▶ [PASSAGE SHOWN]:
☆ ☆ ☆ ☆

LONDON (Reuters) - The euro sank half a percent against the dollar and some 1.3 percent against the yen on Monday after a shockingly low flash first official estimate of inflation showed consumer prices in Europe were falling again.

China's cut in the required reserve rate for banks prodded the yuan minimally lower and drove the Australian dollar to a day's high.

But the failure of a Group of 20 meeting to generate any hope of governments spending much more to bolster a flagging global economy knocked back most growth-linked currency plays.

The fall in the flash reading of euro zone inflation to -0.2 percent boosted expectations that the European Central Bank will have to ease policy aggressively next month, driving the euro back below $1.09 to a four-week low.

"The read is that we got precisely zilch in new help from the G20 so it is back to plan A: buy the dollar," said the head of currency trading at a large Asian bank in London.

 

"If that holds, the target for the dollar index is 98.40 and it almost got there this morning."

☆ ☆ ☆ ☆

▶ [MATERIAL SUPPLIED]:
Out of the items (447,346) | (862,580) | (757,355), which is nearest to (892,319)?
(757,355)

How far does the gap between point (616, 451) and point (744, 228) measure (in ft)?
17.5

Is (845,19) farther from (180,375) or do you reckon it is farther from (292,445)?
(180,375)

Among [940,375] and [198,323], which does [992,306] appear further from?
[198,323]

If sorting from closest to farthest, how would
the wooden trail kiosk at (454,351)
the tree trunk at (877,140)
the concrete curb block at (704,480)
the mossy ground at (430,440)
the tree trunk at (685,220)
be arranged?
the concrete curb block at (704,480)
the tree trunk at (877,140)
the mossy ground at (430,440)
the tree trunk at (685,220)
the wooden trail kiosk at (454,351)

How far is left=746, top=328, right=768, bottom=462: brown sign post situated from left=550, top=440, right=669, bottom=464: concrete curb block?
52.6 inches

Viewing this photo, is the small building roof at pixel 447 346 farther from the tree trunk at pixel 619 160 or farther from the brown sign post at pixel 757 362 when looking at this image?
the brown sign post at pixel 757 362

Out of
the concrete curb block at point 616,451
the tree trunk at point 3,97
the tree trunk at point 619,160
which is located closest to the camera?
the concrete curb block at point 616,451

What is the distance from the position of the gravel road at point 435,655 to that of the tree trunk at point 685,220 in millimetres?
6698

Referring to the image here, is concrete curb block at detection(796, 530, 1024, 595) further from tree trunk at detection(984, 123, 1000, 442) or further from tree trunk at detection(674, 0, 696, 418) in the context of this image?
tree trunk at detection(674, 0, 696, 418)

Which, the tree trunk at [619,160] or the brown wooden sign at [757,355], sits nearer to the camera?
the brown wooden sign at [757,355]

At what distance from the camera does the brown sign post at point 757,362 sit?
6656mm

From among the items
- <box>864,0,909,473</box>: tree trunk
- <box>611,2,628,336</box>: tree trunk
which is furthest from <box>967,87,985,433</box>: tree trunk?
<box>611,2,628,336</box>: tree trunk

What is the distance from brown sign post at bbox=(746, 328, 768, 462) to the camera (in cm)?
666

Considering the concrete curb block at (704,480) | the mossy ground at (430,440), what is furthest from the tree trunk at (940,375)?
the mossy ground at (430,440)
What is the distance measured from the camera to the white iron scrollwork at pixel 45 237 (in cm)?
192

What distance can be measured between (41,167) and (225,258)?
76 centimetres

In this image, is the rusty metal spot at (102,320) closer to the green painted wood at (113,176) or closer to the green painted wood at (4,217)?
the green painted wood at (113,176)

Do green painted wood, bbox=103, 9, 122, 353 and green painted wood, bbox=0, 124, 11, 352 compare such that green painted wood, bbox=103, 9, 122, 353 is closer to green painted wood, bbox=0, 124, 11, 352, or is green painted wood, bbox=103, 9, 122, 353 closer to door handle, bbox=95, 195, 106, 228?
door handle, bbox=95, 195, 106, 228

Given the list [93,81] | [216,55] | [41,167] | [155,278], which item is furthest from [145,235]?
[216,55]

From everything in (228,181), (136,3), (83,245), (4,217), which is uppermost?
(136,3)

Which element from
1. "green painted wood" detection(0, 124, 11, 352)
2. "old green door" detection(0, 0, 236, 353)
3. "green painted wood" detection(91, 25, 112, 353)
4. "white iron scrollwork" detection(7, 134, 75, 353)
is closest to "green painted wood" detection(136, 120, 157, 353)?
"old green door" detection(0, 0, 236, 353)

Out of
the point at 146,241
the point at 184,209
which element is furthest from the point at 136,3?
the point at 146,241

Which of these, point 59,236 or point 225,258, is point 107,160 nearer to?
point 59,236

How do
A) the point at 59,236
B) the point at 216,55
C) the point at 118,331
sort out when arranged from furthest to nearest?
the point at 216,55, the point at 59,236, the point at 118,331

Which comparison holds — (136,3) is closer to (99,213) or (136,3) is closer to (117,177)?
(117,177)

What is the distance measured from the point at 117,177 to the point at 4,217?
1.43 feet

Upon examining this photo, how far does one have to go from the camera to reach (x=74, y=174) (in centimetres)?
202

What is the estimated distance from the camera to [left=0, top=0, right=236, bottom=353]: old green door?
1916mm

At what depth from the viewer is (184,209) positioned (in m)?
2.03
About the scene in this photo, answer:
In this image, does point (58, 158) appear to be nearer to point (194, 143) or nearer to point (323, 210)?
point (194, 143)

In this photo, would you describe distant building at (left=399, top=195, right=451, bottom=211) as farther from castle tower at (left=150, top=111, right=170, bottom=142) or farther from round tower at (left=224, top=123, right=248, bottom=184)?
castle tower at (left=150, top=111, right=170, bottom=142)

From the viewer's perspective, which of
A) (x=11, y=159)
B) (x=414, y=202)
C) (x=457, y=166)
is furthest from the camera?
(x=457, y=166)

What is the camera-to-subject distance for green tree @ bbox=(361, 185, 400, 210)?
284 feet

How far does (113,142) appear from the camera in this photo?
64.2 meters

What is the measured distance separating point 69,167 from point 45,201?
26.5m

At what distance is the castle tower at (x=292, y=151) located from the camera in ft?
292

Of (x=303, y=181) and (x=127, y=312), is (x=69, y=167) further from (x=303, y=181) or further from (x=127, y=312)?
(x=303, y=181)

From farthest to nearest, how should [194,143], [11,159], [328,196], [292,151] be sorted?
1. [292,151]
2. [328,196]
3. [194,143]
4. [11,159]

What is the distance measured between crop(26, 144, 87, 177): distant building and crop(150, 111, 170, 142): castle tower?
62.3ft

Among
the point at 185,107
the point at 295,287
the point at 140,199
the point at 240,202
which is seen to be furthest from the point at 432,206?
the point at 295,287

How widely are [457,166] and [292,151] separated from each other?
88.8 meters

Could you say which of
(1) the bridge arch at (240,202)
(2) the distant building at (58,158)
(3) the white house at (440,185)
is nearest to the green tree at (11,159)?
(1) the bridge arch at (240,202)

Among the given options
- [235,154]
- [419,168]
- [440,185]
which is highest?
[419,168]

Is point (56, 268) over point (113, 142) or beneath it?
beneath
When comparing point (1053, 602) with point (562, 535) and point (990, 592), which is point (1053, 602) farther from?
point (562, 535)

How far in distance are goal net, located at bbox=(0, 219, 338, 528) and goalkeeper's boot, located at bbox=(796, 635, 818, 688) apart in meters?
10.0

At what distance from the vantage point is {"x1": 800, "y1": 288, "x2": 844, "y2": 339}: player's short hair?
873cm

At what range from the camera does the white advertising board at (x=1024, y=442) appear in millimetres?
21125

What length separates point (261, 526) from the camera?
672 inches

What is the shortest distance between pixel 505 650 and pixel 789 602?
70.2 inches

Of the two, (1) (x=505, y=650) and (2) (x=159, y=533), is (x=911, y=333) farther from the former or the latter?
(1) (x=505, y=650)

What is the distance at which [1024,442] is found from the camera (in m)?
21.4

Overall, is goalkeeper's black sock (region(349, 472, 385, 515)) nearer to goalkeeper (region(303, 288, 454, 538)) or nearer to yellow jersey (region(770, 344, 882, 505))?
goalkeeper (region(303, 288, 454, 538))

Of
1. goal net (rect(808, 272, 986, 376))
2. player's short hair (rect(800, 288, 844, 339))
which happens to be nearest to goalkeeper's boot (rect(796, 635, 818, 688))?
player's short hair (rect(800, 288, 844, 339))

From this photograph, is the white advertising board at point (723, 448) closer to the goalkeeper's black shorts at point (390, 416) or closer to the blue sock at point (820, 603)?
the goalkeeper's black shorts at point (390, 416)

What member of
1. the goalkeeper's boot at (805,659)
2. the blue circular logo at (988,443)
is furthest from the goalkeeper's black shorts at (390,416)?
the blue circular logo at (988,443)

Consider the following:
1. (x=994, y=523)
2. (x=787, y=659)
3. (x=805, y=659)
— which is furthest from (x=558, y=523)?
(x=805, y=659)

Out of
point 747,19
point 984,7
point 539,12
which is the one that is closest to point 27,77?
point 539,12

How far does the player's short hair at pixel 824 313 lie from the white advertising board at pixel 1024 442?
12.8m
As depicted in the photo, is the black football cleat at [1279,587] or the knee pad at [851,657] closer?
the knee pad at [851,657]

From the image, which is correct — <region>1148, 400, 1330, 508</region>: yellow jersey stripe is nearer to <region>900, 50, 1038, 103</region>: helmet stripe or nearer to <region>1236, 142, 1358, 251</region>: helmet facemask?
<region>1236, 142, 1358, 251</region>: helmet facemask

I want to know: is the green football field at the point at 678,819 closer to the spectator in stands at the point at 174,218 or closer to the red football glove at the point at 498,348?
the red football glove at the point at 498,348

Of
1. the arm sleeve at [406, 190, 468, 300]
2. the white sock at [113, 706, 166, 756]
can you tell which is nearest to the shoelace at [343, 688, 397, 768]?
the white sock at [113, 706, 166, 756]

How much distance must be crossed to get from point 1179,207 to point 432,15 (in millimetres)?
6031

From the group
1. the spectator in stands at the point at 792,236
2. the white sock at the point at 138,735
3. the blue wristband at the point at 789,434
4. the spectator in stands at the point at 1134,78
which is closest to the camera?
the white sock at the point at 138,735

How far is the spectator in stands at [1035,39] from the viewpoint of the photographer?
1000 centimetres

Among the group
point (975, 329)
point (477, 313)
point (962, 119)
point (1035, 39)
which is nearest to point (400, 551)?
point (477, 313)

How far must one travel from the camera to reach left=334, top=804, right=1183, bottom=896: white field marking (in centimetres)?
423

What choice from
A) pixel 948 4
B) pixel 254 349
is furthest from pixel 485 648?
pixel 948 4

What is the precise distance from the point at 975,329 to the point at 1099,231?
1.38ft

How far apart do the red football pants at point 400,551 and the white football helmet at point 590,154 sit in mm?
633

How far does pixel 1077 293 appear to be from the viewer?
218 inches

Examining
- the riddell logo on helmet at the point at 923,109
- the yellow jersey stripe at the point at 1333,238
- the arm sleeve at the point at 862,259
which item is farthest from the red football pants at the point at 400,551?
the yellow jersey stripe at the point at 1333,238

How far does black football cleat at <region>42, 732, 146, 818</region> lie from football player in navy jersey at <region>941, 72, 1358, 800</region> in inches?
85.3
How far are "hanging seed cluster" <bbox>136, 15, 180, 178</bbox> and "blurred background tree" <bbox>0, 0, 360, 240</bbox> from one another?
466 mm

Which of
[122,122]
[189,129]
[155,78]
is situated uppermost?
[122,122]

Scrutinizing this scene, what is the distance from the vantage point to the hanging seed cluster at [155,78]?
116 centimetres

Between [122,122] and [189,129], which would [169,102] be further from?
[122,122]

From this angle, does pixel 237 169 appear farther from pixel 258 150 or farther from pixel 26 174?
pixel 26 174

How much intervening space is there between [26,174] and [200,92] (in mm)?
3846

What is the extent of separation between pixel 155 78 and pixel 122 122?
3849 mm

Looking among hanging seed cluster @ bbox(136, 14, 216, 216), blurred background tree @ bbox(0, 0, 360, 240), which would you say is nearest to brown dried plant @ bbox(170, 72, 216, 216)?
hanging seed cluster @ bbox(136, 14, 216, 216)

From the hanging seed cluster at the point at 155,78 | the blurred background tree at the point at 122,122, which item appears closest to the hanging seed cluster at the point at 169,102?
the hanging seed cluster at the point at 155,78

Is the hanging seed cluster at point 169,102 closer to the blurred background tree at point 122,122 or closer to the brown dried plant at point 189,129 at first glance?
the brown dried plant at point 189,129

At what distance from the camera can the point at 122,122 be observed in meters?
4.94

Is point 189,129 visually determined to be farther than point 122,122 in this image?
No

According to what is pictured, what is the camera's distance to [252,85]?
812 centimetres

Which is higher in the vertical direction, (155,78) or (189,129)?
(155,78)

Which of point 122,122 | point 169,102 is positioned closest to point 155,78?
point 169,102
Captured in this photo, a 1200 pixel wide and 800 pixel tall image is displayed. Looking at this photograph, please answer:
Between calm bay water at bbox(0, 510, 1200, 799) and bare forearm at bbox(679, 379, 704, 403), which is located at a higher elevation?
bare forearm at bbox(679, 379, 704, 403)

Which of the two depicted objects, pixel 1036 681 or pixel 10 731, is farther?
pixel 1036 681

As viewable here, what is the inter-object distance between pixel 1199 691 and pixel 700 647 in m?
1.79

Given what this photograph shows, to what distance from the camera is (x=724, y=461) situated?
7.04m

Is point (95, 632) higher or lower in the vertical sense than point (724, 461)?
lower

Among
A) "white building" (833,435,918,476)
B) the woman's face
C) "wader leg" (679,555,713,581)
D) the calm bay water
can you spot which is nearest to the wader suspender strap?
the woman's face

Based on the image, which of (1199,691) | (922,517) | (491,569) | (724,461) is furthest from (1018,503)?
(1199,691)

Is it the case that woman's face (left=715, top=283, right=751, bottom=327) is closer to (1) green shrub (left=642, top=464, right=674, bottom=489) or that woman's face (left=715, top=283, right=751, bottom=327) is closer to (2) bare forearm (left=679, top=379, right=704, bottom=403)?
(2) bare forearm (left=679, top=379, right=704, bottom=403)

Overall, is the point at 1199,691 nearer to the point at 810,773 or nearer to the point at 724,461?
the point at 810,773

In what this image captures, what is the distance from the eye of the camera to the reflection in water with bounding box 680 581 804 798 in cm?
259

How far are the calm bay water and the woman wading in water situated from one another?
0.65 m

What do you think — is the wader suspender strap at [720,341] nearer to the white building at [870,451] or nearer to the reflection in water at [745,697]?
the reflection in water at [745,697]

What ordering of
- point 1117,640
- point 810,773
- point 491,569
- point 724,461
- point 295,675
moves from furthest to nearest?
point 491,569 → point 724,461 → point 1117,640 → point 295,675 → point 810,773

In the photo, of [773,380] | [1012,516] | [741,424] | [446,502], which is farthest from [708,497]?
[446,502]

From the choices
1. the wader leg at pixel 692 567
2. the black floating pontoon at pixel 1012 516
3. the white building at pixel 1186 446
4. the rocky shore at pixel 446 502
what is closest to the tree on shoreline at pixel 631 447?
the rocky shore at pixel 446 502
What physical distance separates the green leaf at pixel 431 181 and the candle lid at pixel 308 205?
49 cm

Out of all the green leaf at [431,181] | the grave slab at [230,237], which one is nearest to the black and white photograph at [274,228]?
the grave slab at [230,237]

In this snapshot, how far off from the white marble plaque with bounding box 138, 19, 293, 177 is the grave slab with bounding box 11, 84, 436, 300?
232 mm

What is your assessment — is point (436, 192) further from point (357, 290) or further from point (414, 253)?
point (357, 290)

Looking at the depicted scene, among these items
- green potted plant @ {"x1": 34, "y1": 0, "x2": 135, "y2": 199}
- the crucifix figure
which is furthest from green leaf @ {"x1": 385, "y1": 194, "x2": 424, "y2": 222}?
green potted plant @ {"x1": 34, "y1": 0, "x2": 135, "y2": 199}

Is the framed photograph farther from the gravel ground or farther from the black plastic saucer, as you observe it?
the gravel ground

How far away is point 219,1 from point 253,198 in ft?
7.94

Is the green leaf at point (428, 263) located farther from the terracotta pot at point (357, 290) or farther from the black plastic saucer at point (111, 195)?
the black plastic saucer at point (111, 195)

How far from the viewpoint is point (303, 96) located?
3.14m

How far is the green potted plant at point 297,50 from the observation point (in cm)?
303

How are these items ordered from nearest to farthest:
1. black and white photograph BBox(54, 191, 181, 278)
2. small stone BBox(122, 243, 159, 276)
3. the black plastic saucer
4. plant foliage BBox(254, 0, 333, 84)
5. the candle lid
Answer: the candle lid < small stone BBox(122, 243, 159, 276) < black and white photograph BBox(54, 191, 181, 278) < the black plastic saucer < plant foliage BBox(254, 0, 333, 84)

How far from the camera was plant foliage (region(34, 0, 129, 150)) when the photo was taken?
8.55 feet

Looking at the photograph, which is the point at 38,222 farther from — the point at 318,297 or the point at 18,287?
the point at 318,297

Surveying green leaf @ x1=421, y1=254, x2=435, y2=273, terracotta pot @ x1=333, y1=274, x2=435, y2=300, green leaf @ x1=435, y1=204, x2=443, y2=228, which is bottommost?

☆ ☆ ☆ ☆

▶ [TASKS FOR THIS EXERCISE]:
A: Answer these questions from the currency report, one per line:
(i) By roughly how much did the euro fall against the yen on Monday?
(ii) To what level did the flash reading of euro zone inflation fall?
(iii) What target for the dollar index does the final quoted sentence give?
B: Identify every line of the entries that contains the word "door".
The currency report and the entries are unrelated material.

▶ [RESULTS OF THE TASKS]:
A:
(i) Some 1.3 percent.
(ii) -0.2 percent.
(iii) 98.40.

B:
Do green painted wood, bbox=103, 9, 122, 353 and green painted wood, bbox=0, 124, 11, 352 compare such that green painted wood, bbox=103, 9, 122, 353 is closer to green painted wood, bbox=0, 124, 11, 352, or is green painted wood, bbox=103, 9, 122, 353 closer to door handle, bbox=95, 195, 106, 228?
door handle, bbox=95, 195, 106, 228
2. "old green door" detection(0, 0, 236, 353)
"old green door" detection(0, 0, 236, 353)
What is the estimated distance from the camera to [left=0, top=0, right=236, bottom=353]: old green door?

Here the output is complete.